This is a hyper-specific daily temperature prediction market for Mexico City, asking whether the high temperature will be exactly 18°C on May 18, 2026. The market expires at midnight UTC on May 18, making this a very short-dated instrument with fewer than two days to resolution. Mexico City's May climate typically features high temperatures between 25–27°C, so an 18°C high would represent a 7–9 degree drop from seasonal expectation. The 1% YES odds reflect trader consensus that such a precise meteorological coincidence is nearly impossible. Weather prediction is inherently probabilistic, and even short-term forecasts rarely guarantee exact whole-degree temperature matches. An 18°C high would require unusual atmospheric dynamics—a powerful cold front, persistent cloud cover, or sustained cool northerly winds. These niche daily temperature markets test prediction calibration and serve speculators and weather enthusiasts. The minimal liquidity ($2,955) and negligible 24-hour volume ($5) indicate this is a specialized instrument with limited mainstream participation.

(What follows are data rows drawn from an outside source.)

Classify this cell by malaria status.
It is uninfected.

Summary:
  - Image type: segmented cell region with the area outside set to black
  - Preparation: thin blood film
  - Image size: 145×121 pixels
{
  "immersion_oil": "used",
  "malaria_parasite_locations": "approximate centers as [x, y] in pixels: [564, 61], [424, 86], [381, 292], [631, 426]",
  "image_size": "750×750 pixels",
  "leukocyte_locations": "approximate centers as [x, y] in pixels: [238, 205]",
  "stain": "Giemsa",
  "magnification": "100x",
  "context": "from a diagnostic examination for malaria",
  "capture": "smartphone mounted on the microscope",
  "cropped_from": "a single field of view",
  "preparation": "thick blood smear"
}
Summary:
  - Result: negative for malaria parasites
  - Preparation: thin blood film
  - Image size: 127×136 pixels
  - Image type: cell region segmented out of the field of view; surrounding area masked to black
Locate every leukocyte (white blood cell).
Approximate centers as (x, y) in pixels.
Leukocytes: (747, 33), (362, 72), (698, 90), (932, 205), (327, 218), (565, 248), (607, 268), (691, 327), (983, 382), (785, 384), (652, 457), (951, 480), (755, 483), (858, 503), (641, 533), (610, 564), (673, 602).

Deep dive — what moves this market
Mexico City's climate is shaped by its high-altitude setting (2,240 meters) in the Valley of Mexico, which creates a subtropical highland climate with remarkable temperature stability year-round. May is late spring, when solar heating is strong and synoptic patterns typically favor warm, dry conditions. Historical May data shows high temperatures consistently in the 25–27°C range, with occasional cooler days during spring cold fronts—but an 18°C high would rank among the city's most anomalous May readings on record. For YES to resolve, Mexico City would need to experience a confluence of cooling factors: an organized cold front system tracking from the northern United States into central Mexico, persistent cloud cover that suppresses daytime solar radiation, strong northerly wind flow channeling cool air southward, or some combination thereof. Such events are possible but historically rare in May, when warmer air masses dominate. For NO to resolve (the far more likely outcome), the market simply requires normal or near-normal May weather—high temperatures anywhere from 20°C up to 30°C or beyond. The base rate strongly favors NO: decades of Mexico City weather records show virtually no instances of exactly 18°C highs in May. The specificity required—not a range like "below 22°C" but precisely 18°C—adds mathematical improbability layered atop meteorological improbability. Modern weather models can forecast temperature ranges fairly well 3–5 days out, but predicting exact integer-degree outcomes is far harder and relies partially on chance. The 1% odds price in the convergence of both meteorological rarity and the computational difficulty of exact-value prediction. These granular daily weather markets test calibration and train algorithmic models. The low liquidity suggests thin order books and potentially wide bid-ask spreads, creating execution friction. With less than 48 hours until expiration, market-makers face minimal time-decay leverage and reduced ability to hedge.
What traders watch for
National Weather Service Mexico forecast: Watch May 17 morning predictions for Mexico City high-temperature expectations
Cold front activity: Monitor synoptic weather patterns for any strong northern systems approaching central Mexico
Cloud cover trends: Track satellite imagery for persistent overcast conditions that could suppress daytime warming
Real-time observations: Mexico City weather stations will report actual maximum temperatures by May 18 midnight UTC
How does this market resolve?
The market resolves YES if the highest temperature recorded in Mexico City on May 18, 2026 (UTC) is exactly 18°C according to official meteorological data. It resolves NO if the high is any other temperature value.
Prediction markets aggregate trader expectations into real-time probability estimates. On Polymarket Trade, every market question resolves YES or NO based on a specific event outcome; traders buy shares of the side they believe will resolve positively. Prices range 0¢ (certain no) to 100¢ (certain yes) and naturally reflect the crowd-implied probability of YES. This page summarizes the market state for readers arriving from search; for live trading (place orders, see order book depth, execute a trade) open the full interactive page linked above.